En la imposibilidad material de viajar por todos los rincones de la obra de García Lorca en el corto espacio de un artículo de revista, vamos a limitarnos solamente a su teatro, ya que es la dimensión menos transitada hasta ahora entre nosotros de toda su vasta producción.

-II-

Si, como quiere Tilgher, el valor de una obra de arte se mide por el grado de originalidad que ella aporta al acervo común, es necesario revisar toda la obra anterior y contemporánea, para poder descubrir lo que de nuevo —no puesto aún de manifiesto— se encuentra en ella. La apreciación crítica se transforma así en faena superior a las fuerzas humanas, ya que difícilmente podrá el crítico conocer toda la producción, en el mundo, del talento reconocido e ignorado del hombre.

Una continua revisión de valores, va corrigiendo, es cierto, las clasificaciones y juicios, a medida que nuevos do­cumentos aportan elementos desconocidos al juicio estético. La crítica no puede, por lo tanto, reivindicar más que un valor puramente relativo y provisorio, dependiente además, en grado directo, no solamente de la agudeza de la visión crítica, sino también de la suma de conocimientos y expe­riencias del que la ejerce.

Reconociendo, pues, estas premisas, y aceptando de antemano todas las rectificaciones que puedan aportar mayores conocimientos que los míos, vamos a intentar, en la medida de nuestras fuerzas, una contrastación, aunque incompleta, de la obra de García Lorca, con el teatro más divulgado y conocido de la actualidad, para descubrir cuál es el aporte de originalidad que el poeta español tan prematura cerno injustamente desaparecido, ha traído al teatro contemporáneo.

TAREA 1 —
Localiza en los registros cada línea que lleve la palabra "lowest" y cópiala. Fíjate en las mayúsculas y minúsculas: no dan lo mismo.

DATOS DE TRABAJO —
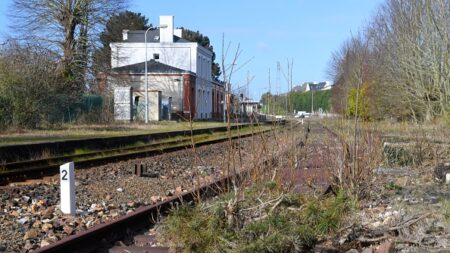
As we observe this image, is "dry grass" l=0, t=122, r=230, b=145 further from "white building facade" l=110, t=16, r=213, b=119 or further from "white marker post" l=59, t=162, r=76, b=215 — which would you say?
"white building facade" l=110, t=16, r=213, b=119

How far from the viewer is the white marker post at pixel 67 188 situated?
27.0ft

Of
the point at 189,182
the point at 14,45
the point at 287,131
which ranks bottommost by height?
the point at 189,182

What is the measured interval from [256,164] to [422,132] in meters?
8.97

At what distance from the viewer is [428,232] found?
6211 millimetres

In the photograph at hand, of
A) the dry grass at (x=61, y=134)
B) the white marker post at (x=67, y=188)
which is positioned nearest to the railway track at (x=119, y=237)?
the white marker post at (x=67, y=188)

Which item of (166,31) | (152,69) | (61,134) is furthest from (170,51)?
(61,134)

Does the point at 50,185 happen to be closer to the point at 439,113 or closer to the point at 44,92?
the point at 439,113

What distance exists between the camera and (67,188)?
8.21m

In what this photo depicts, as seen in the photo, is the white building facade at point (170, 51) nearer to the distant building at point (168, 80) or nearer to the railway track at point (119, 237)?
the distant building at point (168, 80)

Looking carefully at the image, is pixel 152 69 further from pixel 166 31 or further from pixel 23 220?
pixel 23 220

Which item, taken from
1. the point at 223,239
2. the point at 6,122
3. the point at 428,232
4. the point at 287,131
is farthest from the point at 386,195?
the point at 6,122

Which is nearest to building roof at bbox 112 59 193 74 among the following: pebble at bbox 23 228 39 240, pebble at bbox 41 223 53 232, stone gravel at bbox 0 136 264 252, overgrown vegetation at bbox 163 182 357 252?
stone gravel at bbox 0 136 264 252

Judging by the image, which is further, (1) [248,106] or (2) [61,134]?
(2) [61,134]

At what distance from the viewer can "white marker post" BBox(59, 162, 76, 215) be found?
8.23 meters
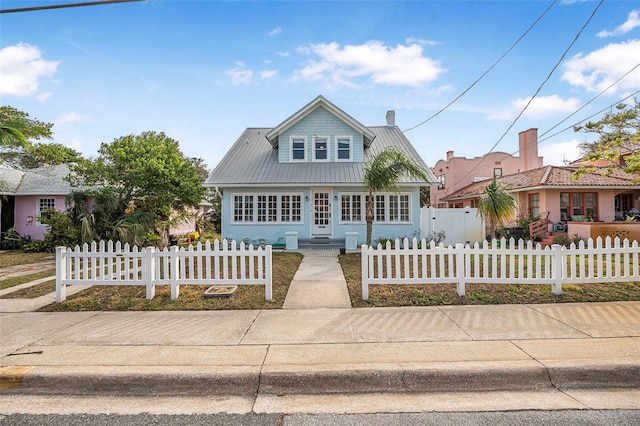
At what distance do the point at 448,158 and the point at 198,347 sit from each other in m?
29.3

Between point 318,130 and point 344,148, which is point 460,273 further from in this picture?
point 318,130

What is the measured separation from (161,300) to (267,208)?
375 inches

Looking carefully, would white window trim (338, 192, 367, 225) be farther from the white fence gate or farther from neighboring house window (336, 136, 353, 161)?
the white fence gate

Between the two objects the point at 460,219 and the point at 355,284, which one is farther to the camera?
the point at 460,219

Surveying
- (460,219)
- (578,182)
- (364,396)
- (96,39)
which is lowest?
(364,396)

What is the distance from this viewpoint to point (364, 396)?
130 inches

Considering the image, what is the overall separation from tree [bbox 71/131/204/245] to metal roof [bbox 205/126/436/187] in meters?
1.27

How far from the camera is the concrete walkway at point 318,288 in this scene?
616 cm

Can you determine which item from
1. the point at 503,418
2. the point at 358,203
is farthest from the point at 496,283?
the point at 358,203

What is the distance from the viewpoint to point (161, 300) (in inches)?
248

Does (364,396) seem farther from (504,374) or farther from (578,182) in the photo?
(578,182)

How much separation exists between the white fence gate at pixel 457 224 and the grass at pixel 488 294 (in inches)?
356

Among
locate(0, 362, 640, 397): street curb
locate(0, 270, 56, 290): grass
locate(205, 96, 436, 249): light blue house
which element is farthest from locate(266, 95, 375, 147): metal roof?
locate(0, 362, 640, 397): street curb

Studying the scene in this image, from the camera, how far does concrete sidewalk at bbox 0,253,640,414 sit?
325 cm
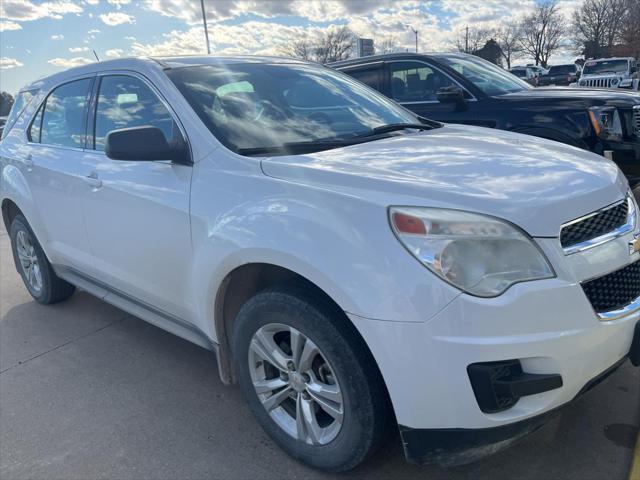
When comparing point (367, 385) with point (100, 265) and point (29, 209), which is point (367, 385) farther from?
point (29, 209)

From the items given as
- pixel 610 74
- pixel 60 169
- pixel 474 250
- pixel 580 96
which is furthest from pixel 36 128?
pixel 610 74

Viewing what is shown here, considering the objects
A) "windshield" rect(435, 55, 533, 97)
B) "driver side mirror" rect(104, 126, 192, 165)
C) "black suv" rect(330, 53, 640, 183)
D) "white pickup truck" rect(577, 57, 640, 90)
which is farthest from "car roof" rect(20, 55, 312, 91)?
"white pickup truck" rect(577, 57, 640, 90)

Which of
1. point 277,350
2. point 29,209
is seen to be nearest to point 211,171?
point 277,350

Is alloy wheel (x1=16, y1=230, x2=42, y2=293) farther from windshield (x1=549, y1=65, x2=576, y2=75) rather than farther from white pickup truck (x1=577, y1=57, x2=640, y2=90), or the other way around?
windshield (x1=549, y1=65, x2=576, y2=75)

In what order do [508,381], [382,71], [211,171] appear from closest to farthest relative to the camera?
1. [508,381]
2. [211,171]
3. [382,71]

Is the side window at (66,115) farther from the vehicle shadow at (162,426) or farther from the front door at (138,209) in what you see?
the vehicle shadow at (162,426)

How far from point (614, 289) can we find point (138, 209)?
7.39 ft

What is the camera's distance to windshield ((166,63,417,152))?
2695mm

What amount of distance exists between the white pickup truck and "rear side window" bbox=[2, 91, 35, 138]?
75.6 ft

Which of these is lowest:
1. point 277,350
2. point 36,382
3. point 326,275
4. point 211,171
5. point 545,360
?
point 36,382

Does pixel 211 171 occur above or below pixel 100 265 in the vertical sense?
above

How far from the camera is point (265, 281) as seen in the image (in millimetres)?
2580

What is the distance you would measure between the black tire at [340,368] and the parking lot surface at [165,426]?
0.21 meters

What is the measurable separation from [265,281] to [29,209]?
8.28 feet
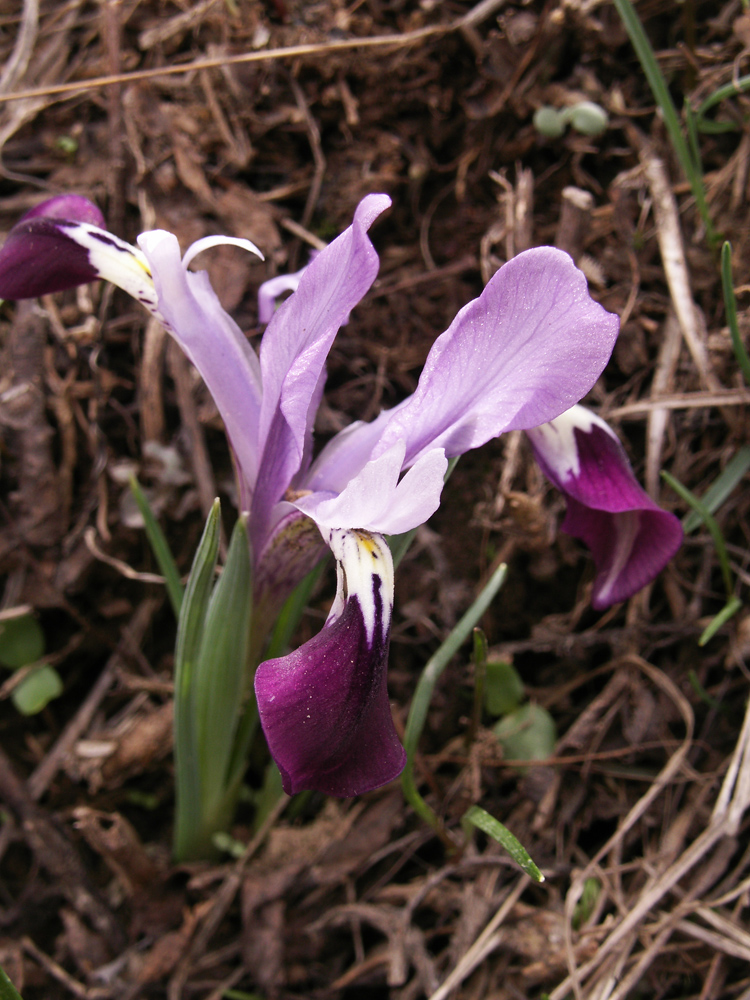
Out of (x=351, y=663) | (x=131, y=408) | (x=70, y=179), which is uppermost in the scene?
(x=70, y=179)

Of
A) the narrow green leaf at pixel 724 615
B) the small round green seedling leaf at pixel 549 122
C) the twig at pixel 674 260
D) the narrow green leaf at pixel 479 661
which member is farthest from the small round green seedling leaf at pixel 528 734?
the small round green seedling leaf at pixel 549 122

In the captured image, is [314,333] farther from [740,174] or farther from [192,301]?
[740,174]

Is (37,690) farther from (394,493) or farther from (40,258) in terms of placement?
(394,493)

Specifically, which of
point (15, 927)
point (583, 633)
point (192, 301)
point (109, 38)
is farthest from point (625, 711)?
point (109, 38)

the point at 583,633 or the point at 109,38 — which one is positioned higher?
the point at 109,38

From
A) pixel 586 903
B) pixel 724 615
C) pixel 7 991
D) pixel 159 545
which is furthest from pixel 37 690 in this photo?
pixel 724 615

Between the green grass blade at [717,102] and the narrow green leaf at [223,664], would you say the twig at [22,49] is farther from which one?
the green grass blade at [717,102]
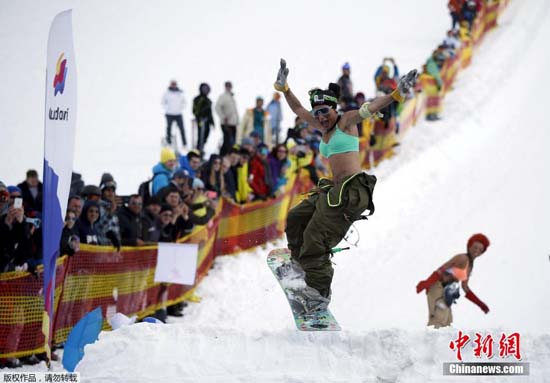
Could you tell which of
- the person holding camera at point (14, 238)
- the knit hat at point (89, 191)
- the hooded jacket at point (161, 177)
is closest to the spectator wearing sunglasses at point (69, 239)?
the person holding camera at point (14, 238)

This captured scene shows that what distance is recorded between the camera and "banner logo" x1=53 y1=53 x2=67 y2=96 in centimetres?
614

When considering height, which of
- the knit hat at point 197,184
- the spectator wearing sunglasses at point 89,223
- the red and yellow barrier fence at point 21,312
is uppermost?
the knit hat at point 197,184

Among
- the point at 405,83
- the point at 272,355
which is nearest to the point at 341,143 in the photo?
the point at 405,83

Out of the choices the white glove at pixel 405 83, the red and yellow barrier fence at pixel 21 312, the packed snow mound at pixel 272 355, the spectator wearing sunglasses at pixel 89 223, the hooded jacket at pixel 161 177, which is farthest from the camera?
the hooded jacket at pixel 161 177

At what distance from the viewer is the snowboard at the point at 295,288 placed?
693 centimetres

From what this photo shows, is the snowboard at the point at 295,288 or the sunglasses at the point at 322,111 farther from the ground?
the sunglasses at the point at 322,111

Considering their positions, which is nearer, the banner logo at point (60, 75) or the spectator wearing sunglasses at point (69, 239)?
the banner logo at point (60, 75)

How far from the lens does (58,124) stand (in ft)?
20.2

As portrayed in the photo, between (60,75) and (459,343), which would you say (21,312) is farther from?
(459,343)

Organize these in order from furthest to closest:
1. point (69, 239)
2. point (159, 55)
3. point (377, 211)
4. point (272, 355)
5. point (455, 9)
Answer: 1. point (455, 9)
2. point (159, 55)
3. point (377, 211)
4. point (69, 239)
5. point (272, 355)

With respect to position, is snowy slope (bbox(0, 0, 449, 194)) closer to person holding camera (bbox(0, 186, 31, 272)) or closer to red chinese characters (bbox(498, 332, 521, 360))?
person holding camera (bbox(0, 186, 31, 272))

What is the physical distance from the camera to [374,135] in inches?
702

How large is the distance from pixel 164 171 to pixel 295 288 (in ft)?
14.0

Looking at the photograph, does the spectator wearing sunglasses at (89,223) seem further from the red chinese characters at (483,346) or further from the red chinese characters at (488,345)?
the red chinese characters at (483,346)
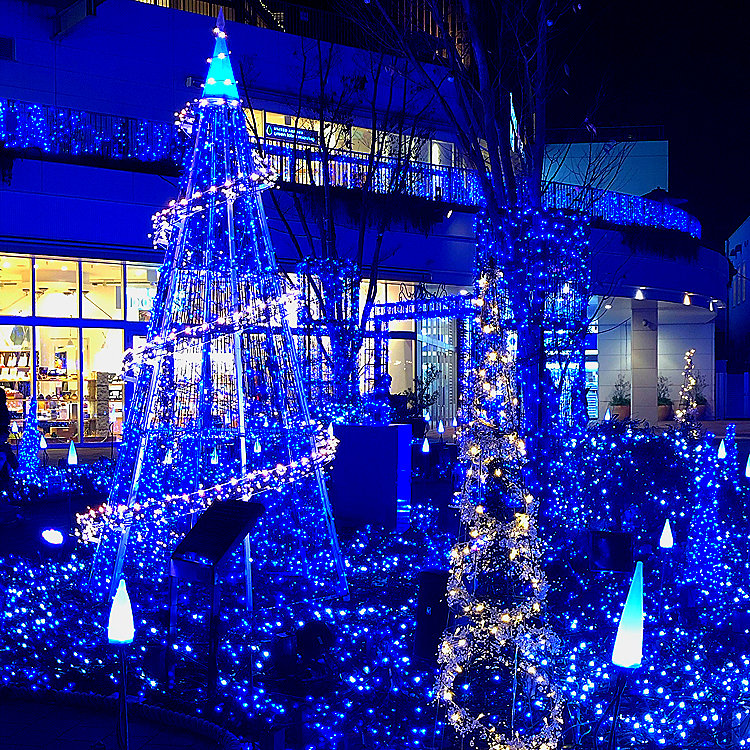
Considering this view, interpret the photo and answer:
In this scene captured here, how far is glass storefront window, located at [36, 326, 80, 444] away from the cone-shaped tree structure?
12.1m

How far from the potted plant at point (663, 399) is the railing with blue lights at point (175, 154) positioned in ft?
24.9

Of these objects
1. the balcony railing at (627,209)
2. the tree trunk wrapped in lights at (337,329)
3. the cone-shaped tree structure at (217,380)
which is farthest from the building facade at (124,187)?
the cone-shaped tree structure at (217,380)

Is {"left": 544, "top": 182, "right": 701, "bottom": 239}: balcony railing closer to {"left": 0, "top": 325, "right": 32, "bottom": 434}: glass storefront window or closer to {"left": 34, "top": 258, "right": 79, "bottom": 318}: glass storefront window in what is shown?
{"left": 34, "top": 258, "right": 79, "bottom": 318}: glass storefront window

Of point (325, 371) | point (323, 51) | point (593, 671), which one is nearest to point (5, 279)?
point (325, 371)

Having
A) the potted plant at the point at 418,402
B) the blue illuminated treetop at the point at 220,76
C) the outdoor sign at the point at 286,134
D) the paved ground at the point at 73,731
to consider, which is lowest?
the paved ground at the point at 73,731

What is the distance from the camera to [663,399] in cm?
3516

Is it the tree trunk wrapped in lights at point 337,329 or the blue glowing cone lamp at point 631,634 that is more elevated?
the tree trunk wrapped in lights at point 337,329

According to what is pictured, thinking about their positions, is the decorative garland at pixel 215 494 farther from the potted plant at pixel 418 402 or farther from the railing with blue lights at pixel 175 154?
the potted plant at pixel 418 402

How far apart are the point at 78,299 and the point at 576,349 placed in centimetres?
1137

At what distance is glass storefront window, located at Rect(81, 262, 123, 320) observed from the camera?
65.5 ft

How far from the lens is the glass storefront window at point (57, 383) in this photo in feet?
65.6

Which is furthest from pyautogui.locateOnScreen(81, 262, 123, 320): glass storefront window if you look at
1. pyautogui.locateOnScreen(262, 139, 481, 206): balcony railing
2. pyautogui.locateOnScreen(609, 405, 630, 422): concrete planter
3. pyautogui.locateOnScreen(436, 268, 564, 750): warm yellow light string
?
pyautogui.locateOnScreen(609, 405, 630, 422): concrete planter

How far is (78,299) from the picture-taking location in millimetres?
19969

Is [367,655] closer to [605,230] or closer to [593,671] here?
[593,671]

TAREA 2 —
Repite sin cambios el trozo del texto sobre el teatro de García Lorca que empieza en las palabras que contienen "En la imposibilidad" y termina en "su vasta producción.".

RESPUESTA ESCRITA 1 —
which is lowest?
Which of these is lowest:
to consider, which is lowest?

RESPUESTA ESCRITA 2 —
En la imposibilidad material de viajar por todos los rincones de la obra de García Lorca en el corto espacio de un artículo de revista, vamos a limitarnos solamente a su teatro, ya que es la dimensión menos transitada hasta ahora entre nosotros de toda su vasta producción.